*Consigne 1:*
Traduisez en anglais cette phrase du texte sur la famille africaine : « Dans des pays comme le Mozambique, les structures patrilinéaires et matrilinéaires sont confrontées au code civil européen instituant la monogamie au sein des familles régies par le mariage coutumier polygame. »

##### Document source

Le monde contemporain remodèle en profondeur les structures et configurations familiales et, dans ce contexte, la perpétuation de la mémoire, de l’histoire et des traditions donne lieu à de nouvelles problématiques. Les espaces géoculturels africains de langue portugaise et par extension ceux de l’Afrique subsaharienne, par exemple, sont un laboratoire fécond pour l’observation des mutations qui affectent la famille africaine dans une société en transformation et des consécutives tensions entre tradition et modernité. De nombreuses déclinaisons des stratifications sociales et des systèmes de parenté, allant de la présence d’initiations, de rites de passage marquant l’acquisition de l’identité sexuelle au statut rompant avec l’enfance sont soumis à une relecture lorsque replacés en contexte capitaliste urbain. Dans des pays comme le Mozambique, les structures patrilinéaires et matrilinéaires sont confrontées au code civil européen instituant la monogamie au sein des familles régies par le mariage coutumier polygame. Certains récits à voix féminine remettent en question les tabous des pratiques traditionnelles du mariage forcé, du mariage arrangé, de la dot, du lévirat et de la mutilation comme un moyen de dénonciation de la condition féminine et de quête d’un autre rôle plus émancipateur pour la femme au sein de la famille. La famille en Afrique est souvent perçue comme un lieu de culte, mais si la sacralité de la famille africaine tend à regrouper ses membres bien au-delà de la sphère mononucléaire, les phénomènes de déparentalisation (TONDA, 2002), c’est-à-dire, la rupture des liens lignagers provoquées par une hypothétique guérison divine ou par des crimes de sang sont responsables du reniement de l’individu qui se trouve exclu du clan ou de la famille élargie. Enfin, les différents conflits qu’ont connu les pays africains ont vu émerger une autre sorte de famille, celle des « enfants migrants », victimes de la globalisation (enfants des rues, enfants soldats, enfants trafiqués, enfants prostitués, enfants réfugiés). Lorsqu’ils ne se confondent pas avec la catégorie floue des « jeunes » qui composent la vaste majorité des migrants illégaux transnationaux, ils intègrent des structures familiales où les parents de substitution constituent les seuls repères familiaux (LALLEMAND, 2004).

##########
##### Lignes affichées

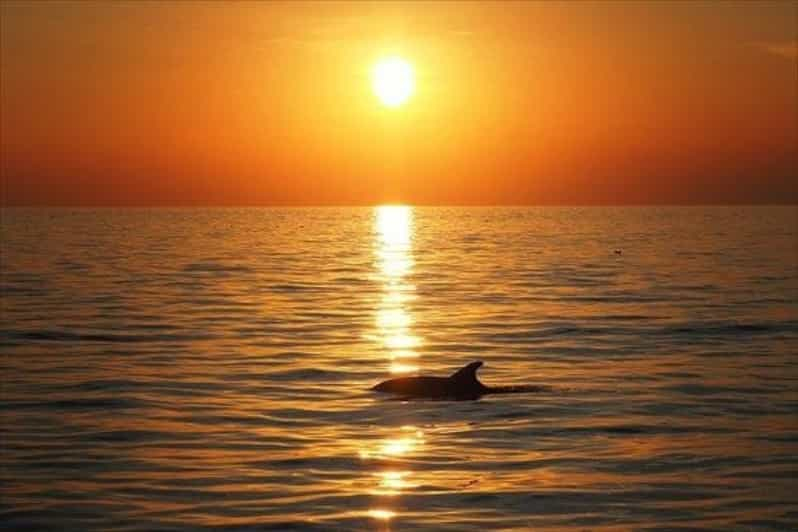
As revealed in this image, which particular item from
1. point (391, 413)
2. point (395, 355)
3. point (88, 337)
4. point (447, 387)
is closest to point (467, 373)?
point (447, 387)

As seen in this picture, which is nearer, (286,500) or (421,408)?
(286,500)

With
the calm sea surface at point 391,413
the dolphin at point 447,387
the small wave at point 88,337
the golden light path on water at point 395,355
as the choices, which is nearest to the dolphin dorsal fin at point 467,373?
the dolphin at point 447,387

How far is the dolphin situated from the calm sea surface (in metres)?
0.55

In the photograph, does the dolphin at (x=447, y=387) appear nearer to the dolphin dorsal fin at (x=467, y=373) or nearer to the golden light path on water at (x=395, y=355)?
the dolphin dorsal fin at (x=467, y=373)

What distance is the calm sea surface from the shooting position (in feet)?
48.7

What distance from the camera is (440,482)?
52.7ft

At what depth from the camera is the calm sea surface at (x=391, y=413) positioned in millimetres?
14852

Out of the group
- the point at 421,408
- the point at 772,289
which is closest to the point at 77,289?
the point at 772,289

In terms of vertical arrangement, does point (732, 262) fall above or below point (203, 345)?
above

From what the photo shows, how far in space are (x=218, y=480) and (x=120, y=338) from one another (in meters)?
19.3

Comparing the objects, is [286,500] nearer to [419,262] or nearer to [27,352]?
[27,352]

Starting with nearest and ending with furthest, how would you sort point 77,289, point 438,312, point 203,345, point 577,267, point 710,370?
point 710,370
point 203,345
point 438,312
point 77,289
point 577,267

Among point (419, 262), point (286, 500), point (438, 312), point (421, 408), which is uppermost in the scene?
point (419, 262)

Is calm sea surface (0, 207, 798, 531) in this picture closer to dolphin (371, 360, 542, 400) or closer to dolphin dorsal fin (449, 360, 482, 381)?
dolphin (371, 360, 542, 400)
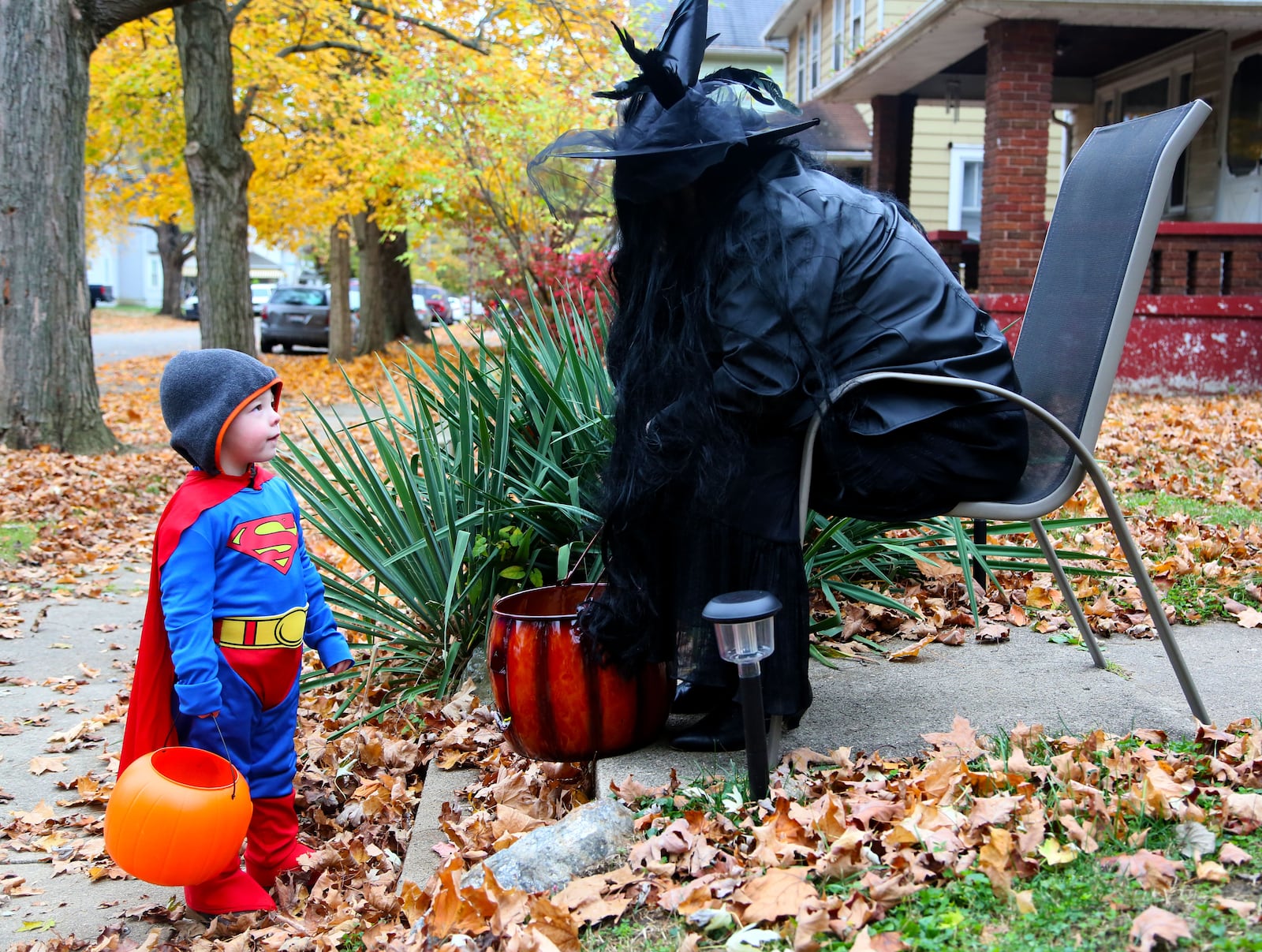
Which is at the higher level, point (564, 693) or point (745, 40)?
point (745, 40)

##########
##### Lignes affichées

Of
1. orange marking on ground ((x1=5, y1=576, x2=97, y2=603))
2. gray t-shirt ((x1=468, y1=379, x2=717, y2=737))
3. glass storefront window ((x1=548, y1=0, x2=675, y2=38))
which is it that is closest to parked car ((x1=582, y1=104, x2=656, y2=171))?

##########

*Consigne 2:*
Relevez chacune des lignes ci-dessus qui contient le mot « above ». La casse compte.

*Réponse rédigée 1:*
In countries such as Mozambique, patrilineal and matrilineal structures are confronted with the European civil code, which institutes monogamy within families governed by polygamous customary marriage.

*Réponse rédigée 2:*
In terms of vertical arrangement, does point (732, 262) fall above or below point (203, 345)?
above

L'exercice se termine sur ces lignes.